"Il y a de gens qu'on euthanasie alors qu'ils n'ont rien demandé",Jean-Luc Romero,ADMD

Une loi permet qu'il y ait des règles et qu'on ne fasse pas n'importe quoi, qu'on ne fasse pas passer de meurtres pour des euthanasies et que des euthanasies compassionnelles n'aillent devant des cours d'Assises. Il faut qu'on puisse proposer des solutions à ces gens qui n'en peuvent plus de leurs souffrances et aussi à leurs familles. Aujourd'hui il faut aller plus loin que la Loi Leonetti il faut une vraie loi de liberté.

Une loi qui dise quelles sont les conditions possibles de l'euthanasie ou qui fixe des exceptions possibles ?
Les systèmes qu'on nous propose aujourd'hui n'ont pas de sens.
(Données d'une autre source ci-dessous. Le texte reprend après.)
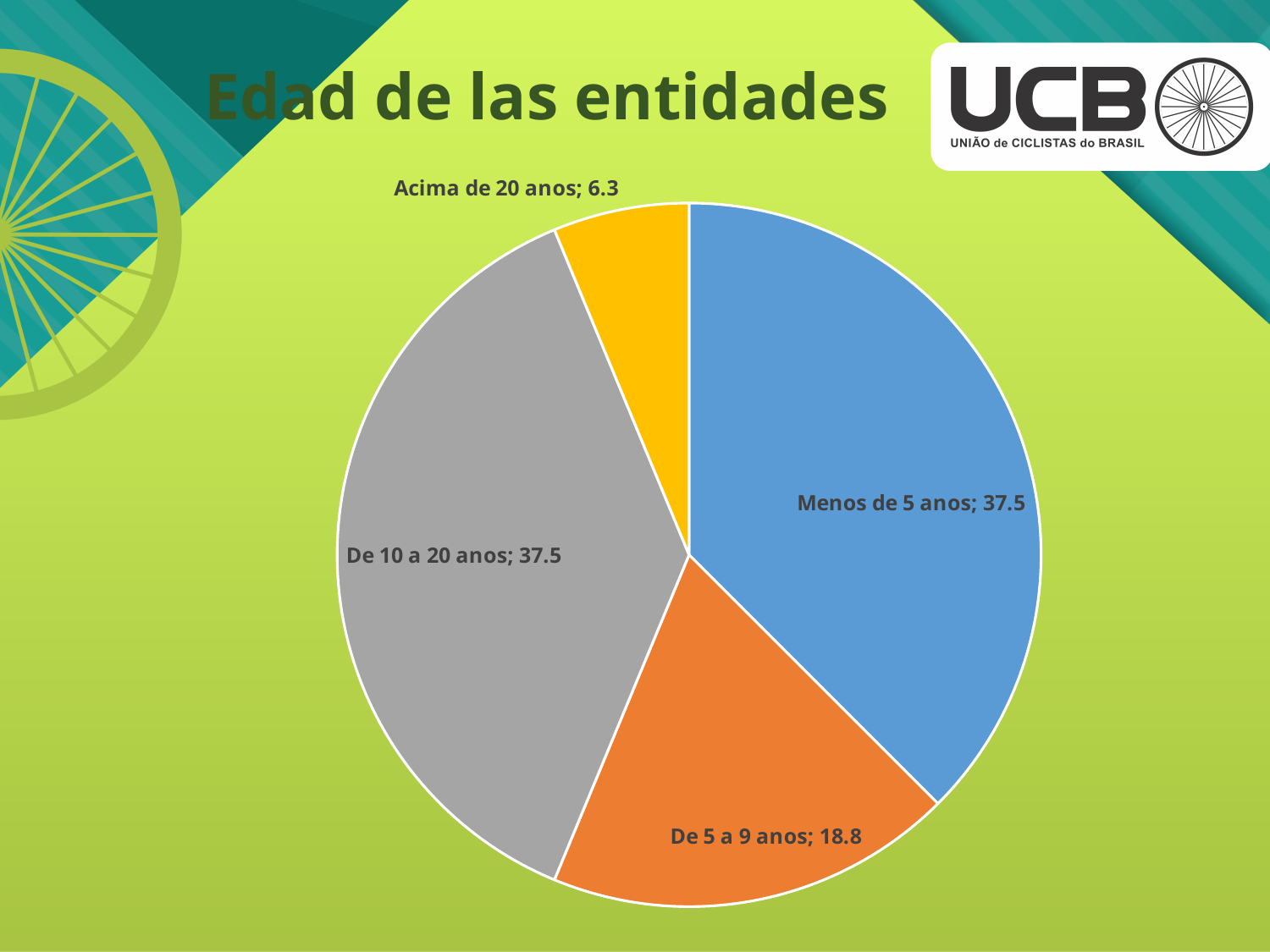
What kind of chart is shown on the slide? Pie chart How many slices does the pie chart have? 4 What is the title of the slide containing the chart? Edad de las entidades What value is shown for the "De 5 a 9 anos" slice? 18.8 What value is shown for the "De 10 a 20 anos" slice? 37.5 Which is larger, the value for "De 10 a 20 anos" or the value for "De 5 a 9 anos"? De 10 a 20 anos What value is shown for the "Menos de 5 anos" slice? 37.5 What is the difference between the values for "Menos de 5 anos" and "De 5 a 9 anos"? 18.7 What value is shown for the "Acima de 20 anos" slice? 6.3 What is the difference between the values for "De 5 a 9 anos" and "Acima de 20 anos"? 12.5 Which is larger, the value for "De 5 a 9 anos" or the value for "Acima de 20 anos"? De 5 a 9 anos Which category has the smallest slice of the pie? Acima de 20 anos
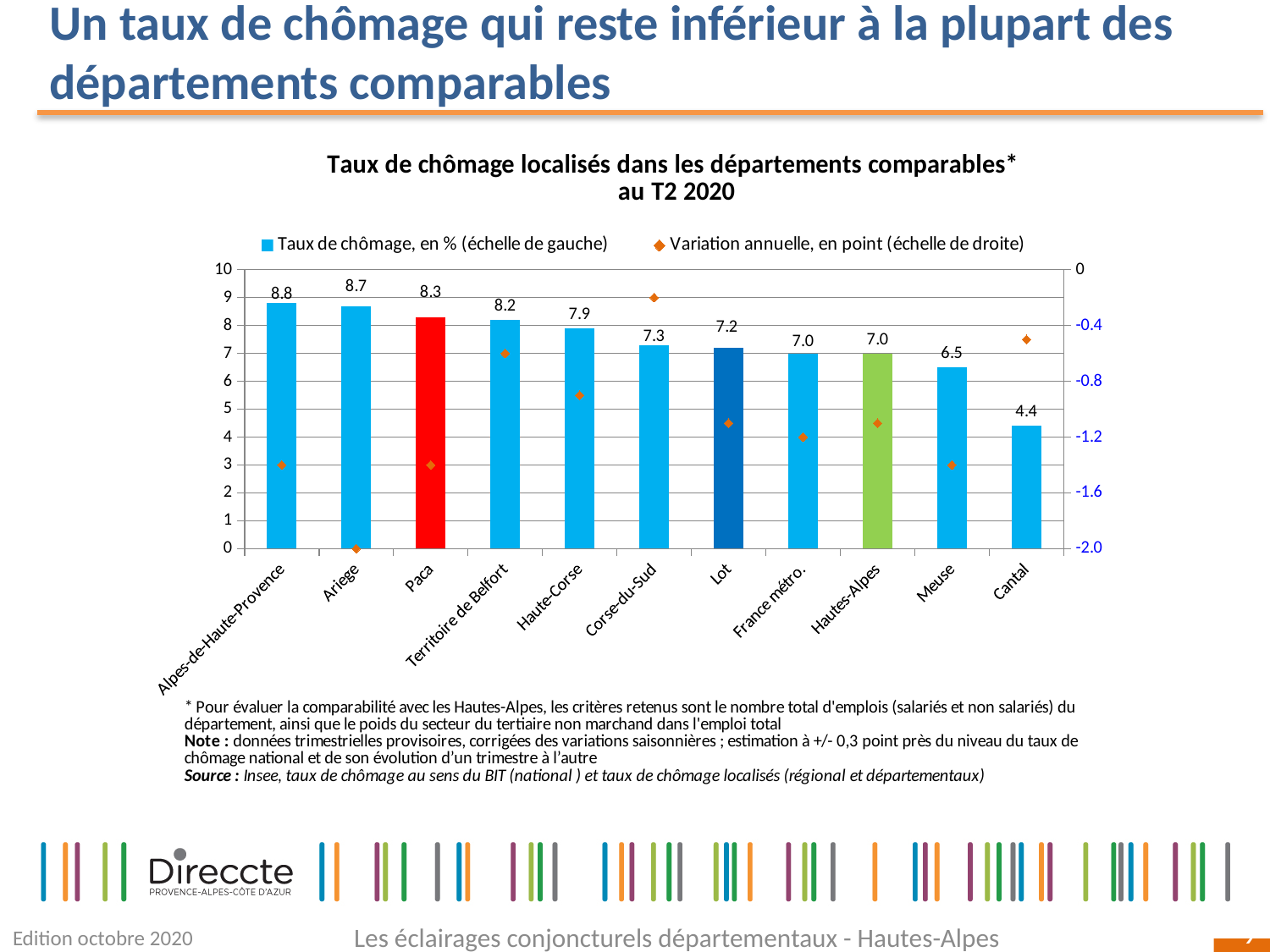
What type of chart is used to show the unemployment rates? Bar chart Is the annual variation (right axis) for Ariege greater or less than -1.6? less Which has the higher unemployment rate, Haute-Corse or Corse-du-Sud? Haute-Corse What is the unemployment rate shown for Meuse? 6.5 Which department has the highest unemployment rate in the chart? Alpes-de-Haute-Provence Which department has the lowest unemployment rate in the chart? Cantal Which category's bar is coloured red in the chart? Paca How many departments or territories are shown on the x axis of the chart? 11 Is the annual variation (right axis) for Cantal greater or less than -0.8? greater What is the difference between the unemployment rate of Alpes-de-Haute-Provence and that of Cantal? 4.4 What is the unemployment rate shown for Hautes-Alpes? 7.0 How many series does the chart legend list? 2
Pourquoi ne pas faire simple ? En Hollande, en Belgique il y a des lois qui fonctionnent depuis déjà un certain nombre d'années et qui sont évaluées. Dans ces pays là il n'y a pas d'abus et que cela répond quasiment à tous les problèmes des gens, pourquoi ne pas copier ce qui existe ? On n'a pas besoin d'inventer encore un système très compliqué. Certains parlent d'une commission nationale, comment ça pourrait fonctionner, quand on sait qu'on n'a même pas les moyens pour les soins palliatifs ?
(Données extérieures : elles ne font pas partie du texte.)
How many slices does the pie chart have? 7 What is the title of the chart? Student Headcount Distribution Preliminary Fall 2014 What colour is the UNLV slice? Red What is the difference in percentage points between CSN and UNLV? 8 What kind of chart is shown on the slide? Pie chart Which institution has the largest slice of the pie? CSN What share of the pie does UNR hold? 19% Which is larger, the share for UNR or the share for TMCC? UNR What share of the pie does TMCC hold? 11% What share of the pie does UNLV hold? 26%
Est-ce la Loi qui doit régler quelques cas isolés comme Chantal Sébire ou Vincent Himbert ?
Ce ne sont pas de cas isolés. En Belgique c'est 500 cas par an, en Hollande : 2000, quand on rapporte à notre population en France ça pourrait être 10 000 à 15 000 cas, c'est 2 % des morts en Hollande, ce n'est pas l'exception.

Les soins palliatifs sont-ils une alternative ?
Il faut les deux. En Belgique il y a deux fois plus de lits de soins ppalliatifs qu'en France. On voit l'hypocrisie du discours, en France seulement 15 % des gens qui en ont besoin peuvent en bénéficier. C'est un manque de moyens financiers. Mais les soins palliatifs en répondent pas à toutes les situations. La demande de mort existe chez un certain nombre de personnes parce que leurs souffrances sont insupportables. On se bat pour que ce soit la personne qui décide et non pas le médecin.

Est-ce que vous êtes écoutés ?
On se heurte à beaucoup d'opposition de la part des religions et une partie du corps médical qui ne veut pas qu'on la dessaisisse du pouvoir qu'elle a sur la vie et la mort des gens. La loi Leonetti est quand même un progrès. L'affaire Chantal Sébire a fait avancer les choses mais il reste à convaincre les élus qu'il faut une loi. On a tout intérêt à sortir des clivages habituels mais il faut reconnaître qu'une partie de la droite est très conservatrice sur ces questions et ne veut pas entendre la demande d'une majorité de français.